My guess is that conversion and click rate will be as good as independent of the title. Basically because once a customer has opened an email, the content is what matters. The same reasoning goes for conversion rate. This is at least the conclusions I made when working on the same problem.
 

Karabiner

TS Contributor
#7
I have about 60 of these values which range from .28 to .39.
So you have n=60 "subjects" grouped into 3 categories, and for each subjects you have 1 value. You could compare the 3 groups with resprect to these value using a Kruska-Wallis H-test, or pairwise using U-test.

Or maybe, since n > 50, (the often awkward distribution of the residuals from the analysis of proportions does not matter much in that case) you could even perform a oneway ANOVA, with pairwise follow-up comparisons. Since n=60, you could even include 2 or 3 covariates (such as time of day sent, type of email database used etc.). Keep in mind Englund's comments, though.

With kind regards

K.
 
#8
I used to struggle with exactly the same problem at my last job. I concluded that building models based on different emails give very rough results, at best. Time of day, season and type of customers sent to play a very important role so by comparing open rates et cetera between two different mails is difficult.

Therefore I came to the conclusion that the best way to compare different email titles is to do typical A/B tests. Randomly (stratification not necessary because of very large groups, but still preferred) assign customers to different groups and send them different email titles.

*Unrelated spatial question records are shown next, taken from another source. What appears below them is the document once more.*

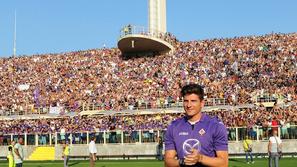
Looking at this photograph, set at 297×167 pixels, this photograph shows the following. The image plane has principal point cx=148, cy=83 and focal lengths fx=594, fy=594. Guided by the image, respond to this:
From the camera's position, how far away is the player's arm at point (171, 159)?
5562mm

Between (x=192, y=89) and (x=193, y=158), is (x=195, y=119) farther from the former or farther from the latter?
(x=193, y=158)

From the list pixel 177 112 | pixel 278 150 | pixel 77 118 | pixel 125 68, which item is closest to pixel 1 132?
pixel 77 118

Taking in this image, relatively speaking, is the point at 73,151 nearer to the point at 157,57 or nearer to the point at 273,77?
the point at 273,77

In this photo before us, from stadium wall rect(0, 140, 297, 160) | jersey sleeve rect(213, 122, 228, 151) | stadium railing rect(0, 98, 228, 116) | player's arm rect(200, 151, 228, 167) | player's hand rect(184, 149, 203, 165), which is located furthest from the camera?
stadium railing rect(0, 98, 228, 116)

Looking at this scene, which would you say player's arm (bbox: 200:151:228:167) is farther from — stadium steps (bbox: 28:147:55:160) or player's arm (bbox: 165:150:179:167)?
stadium steps (bbox: 28:147:55:160)

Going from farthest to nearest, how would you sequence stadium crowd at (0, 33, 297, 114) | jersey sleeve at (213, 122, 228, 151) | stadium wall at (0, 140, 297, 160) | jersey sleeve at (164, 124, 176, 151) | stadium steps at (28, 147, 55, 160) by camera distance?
stadium crowd at (0, 33, 297, 114) → stadium steps at (28, 147, 55, 160) → stadium wall at (0, 140, 297, 160) → jersey sleeve at (164, 124, 176, 151) → jersey sleeve at (213, 122, 228, 151)

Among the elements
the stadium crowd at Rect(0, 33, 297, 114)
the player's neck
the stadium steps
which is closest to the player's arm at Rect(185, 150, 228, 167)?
the player's neck

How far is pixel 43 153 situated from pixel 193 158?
37.1 m

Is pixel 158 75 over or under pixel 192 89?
over

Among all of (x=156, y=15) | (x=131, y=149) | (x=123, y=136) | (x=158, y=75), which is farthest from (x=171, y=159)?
(x=156, y=15)

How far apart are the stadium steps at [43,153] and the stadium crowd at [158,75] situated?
8.85 metres

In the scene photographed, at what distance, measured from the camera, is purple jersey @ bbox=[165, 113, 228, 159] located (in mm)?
5633

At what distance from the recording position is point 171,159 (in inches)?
223

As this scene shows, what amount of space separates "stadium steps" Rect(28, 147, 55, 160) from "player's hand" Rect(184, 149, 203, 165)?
36.7 meters
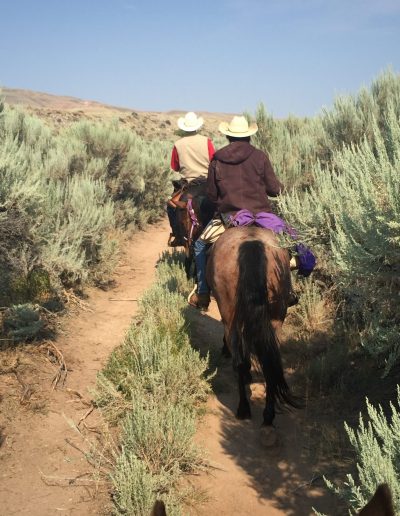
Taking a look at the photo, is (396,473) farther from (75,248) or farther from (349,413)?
(75,248)

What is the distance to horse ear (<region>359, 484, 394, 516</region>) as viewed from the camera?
118 centimetres

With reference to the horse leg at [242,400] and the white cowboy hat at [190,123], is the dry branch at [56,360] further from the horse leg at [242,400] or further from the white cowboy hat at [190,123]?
the white cowboy hat at [190,123]

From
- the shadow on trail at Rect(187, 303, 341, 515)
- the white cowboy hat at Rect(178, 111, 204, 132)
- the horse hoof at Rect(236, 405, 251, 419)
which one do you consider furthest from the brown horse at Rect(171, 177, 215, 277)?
the horse hoof at Rect(236, 405, 251, 419)

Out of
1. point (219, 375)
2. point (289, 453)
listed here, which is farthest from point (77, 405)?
point (289, 453)

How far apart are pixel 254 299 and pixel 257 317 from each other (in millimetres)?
165

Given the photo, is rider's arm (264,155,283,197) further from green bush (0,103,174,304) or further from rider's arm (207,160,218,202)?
green bush (0,103,174,304)

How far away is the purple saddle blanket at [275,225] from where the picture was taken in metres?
4.96

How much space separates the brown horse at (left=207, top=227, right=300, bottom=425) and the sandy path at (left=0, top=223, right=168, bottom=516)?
163 cm

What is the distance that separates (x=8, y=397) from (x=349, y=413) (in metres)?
3.43

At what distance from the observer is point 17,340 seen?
18.3 feet

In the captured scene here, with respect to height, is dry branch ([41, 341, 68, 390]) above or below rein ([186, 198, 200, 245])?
below

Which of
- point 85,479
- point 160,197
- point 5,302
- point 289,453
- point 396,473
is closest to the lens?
point 396,473

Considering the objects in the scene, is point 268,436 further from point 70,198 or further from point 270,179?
point 70,198

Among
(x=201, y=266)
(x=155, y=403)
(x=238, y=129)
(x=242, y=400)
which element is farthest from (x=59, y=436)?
(x=238, y=129)
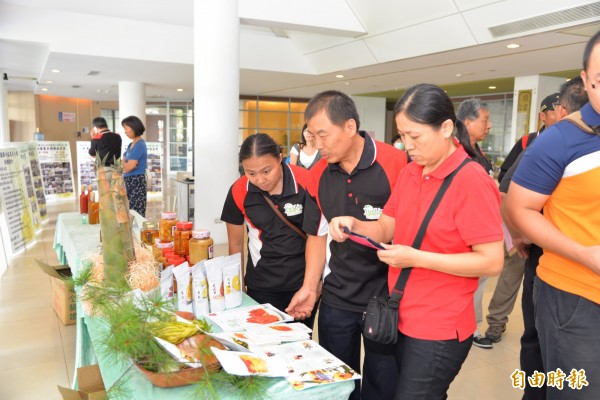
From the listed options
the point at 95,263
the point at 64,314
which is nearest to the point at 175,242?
the point at 95,263

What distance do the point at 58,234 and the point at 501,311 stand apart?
3576mm

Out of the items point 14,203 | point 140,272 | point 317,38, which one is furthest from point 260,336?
point 317,38

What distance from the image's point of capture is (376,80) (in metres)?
12.0

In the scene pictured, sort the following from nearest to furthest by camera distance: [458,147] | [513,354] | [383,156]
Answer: [458,147] < [383,156] < [513,354]

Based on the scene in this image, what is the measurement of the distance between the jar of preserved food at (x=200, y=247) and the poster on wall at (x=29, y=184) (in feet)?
17.8

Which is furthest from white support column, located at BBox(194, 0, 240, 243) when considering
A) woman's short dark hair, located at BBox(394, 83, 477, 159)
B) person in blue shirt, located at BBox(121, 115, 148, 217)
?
woman's short dark hair, located at BBox(394, 83, 477, 159)

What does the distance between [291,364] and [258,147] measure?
3.30 ft

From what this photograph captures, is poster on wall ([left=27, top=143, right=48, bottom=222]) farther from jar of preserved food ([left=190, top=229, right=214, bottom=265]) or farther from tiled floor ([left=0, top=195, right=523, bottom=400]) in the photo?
jar of preserved food ([left=190, top=229, right=214, bottom=265])

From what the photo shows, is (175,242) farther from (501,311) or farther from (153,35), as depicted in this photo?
(153,35)

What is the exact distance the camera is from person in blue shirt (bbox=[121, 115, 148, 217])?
584 centimetres

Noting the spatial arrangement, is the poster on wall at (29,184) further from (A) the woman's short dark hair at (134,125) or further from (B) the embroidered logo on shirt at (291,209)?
(B) the embroidered logo on shirt at (291,209)

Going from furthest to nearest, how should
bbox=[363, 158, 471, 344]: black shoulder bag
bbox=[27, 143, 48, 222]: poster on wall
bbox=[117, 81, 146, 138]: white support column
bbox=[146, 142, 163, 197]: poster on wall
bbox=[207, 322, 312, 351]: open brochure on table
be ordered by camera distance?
bbox=[117, 81, 146, 138]: white support column → bbox=[146, 142, 163, 197]: poster on wall → bbox=[27, 143, 48, 222]: poster on wall → bbox=[363, 158, 471, 344]: black shoulder bag → bbox=[207, 322, 312, 351]: open brochure on table

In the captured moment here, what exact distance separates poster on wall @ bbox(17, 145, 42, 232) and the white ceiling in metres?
2.44

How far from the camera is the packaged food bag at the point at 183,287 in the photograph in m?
1.71
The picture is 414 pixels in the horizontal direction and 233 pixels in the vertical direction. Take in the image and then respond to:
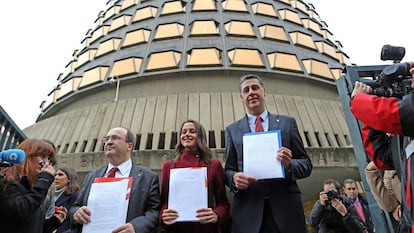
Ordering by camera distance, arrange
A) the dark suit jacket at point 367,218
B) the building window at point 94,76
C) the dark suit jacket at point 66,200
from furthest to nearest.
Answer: the building window at point 94,76 → the dark suit jacket at point 367,218 → the dark suit jacket at point 66,200

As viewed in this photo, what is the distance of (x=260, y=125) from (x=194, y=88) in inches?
656

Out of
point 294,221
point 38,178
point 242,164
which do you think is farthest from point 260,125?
point 38,178

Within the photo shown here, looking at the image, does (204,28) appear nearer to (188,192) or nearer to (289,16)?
(289,16)

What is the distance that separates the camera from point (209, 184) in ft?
14.0

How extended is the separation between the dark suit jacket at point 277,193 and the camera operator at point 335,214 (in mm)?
1803

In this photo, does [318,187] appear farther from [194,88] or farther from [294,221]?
[294,221]

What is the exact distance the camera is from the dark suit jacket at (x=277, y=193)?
3.86 meters

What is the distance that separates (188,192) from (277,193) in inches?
36.1

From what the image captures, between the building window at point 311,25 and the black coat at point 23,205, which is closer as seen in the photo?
the black coat at point 23,205

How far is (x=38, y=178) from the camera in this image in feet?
12.0

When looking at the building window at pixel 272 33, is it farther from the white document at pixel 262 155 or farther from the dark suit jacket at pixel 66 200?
the white document at pixel 262 155

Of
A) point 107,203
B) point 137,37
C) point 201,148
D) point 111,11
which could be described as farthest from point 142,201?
point 111,11

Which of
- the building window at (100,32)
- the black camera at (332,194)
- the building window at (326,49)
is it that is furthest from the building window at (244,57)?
the black camera at (332,194)

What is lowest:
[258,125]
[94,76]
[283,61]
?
[258,125]
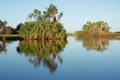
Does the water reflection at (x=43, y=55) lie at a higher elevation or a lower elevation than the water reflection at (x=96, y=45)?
higher

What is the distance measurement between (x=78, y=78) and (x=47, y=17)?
61.5 meters

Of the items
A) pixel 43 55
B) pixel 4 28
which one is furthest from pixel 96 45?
pixel 4 28

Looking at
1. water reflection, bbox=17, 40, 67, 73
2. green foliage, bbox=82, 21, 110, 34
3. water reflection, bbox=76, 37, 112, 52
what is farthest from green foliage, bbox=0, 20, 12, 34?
water reflection, bbox=17, 40, 67, 73

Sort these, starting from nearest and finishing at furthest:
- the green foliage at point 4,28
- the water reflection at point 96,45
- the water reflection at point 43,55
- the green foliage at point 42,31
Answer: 1. the water reflection at point 43,55
2. the water reflection at point 96,45
3. the green foliage at point 42,31
4. the green foliage at point 4,28

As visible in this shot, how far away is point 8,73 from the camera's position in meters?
14.5

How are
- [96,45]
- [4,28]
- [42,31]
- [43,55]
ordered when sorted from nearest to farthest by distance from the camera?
[43,55], [96,45], [42,31], [4,28]

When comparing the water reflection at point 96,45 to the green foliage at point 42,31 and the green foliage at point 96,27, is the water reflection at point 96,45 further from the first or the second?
the green foliage at point 96,27

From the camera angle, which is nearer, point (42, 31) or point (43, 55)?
point (43, 55)

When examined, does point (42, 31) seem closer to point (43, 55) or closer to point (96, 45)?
point (96, 45)

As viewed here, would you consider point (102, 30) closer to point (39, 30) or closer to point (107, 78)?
point (39, 30)

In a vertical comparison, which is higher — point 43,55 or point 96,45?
point 43,55

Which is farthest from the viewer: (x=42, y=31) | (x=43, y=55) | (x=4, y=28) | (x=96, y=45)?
(x=4, y=28)

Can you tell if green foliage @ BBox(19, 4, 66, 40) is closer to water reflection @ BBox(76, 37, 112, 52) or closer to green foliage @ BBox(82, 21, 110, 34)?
water reflection @ BBox(76, 37, 112, 52)

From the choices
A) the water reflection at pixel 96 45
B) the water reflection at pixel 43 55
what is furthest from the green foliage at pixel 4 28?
the water reflection at pixel 43 55
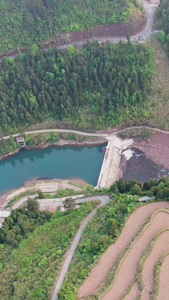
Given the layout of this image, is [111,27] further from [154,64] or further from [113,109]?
[113,109]

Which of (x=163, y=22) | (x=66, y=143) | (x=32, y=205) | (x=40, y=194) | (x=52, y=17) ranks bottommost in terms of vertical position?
(x=32, y=205)

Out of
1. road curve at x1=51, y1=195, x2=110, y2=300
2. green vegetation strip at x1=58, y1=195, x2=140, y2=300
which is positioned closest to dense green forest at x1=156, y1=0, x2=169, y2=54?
road curve at x1=51, y1=195, x2=110, y2=300

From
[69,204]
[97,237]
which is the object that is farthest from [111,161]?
[97,237]

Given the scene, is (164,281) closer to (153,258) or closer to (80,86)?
(153,258)

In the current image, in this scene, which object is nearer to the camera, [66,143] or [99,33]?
[66,143]

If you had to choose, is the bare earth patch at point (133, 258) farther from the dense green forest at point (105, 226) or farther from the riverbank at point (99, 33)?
the riverbank at point (99, 33)

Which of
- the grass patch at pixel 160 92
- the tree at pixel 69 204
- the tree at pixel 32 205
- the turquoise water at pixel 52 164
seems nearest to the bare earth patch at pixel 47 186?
the turquoise water at pixel 52 164
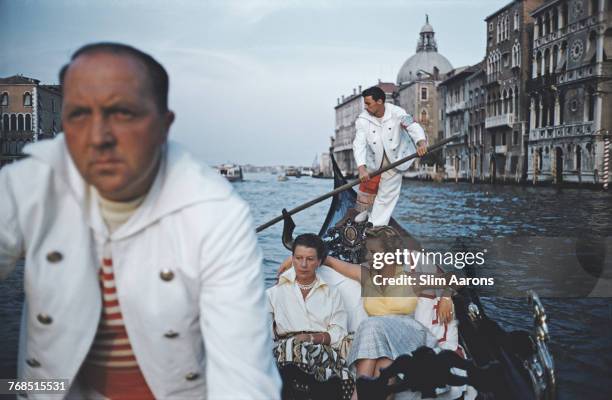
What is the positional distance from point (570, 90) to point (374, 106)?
42.2 feet

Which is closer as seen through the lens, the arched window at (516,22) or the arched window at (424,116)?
the arched window at (516,22)

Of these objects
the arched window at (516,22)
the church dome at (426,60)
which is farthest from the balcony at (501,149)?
the church dome at (426,60)

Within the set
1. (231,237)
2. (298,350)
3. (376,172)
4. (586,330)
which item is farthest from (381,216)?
(231,237)

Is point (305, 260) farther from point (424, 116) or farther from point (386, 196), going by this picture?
point (424, 116)

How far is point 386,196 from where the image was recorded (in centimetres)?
368

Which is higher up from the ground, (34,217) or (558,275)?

My guess is that conversion and click rate will be as good as independent of the title. Basically because once a customer has opened an email, the content is what matters. The same reasoning goes for conversion rate. This is at least the conclusions I made when working on the same problem.
Okay, so what I am thinking now is I need to separate this in to several experiments. With title content type being the independent variable on one, having three different values between the 60 emails, and open rate being the dependent variable. For click rate, I will need to find a way to measure, let's say, email content (i.e. what kind of deals/offers are given and what kind of products are there [A,B,C, or D]). Then ultimately for conversion rate, there would have to be some sort of relationship between the discount offered combined with website usability.
 

Englund

TS Contributor
#9
My tip is: Keep it simple. You could make it a huge project. The title is fairly straight forward with simple A/B tests. But when it comes to the content of a mail is where it gets messy. Lets say a standard mail contains 10 pictures and 12 sentences, so there are basically infinitely many combinations of how to set this up in the email. In your picture database you probably got hundreds of photos. It is too big of a project to find the optimal photo at the optimal place in the mail.

I would say that finding a good, clickable content is a continous project that stretches over the entire life of a company. If you're selling clothes and you're having a trousers drive, should you have dark blue or light blue trousers in the main picture? Well, A/B testing! If dark blue won, put in the main picture in the upcoming trousers mails. Next mail, compare dark to yellow. And so on.

I certainly doesn't hope that your company expect you to find an optimal solution in a month.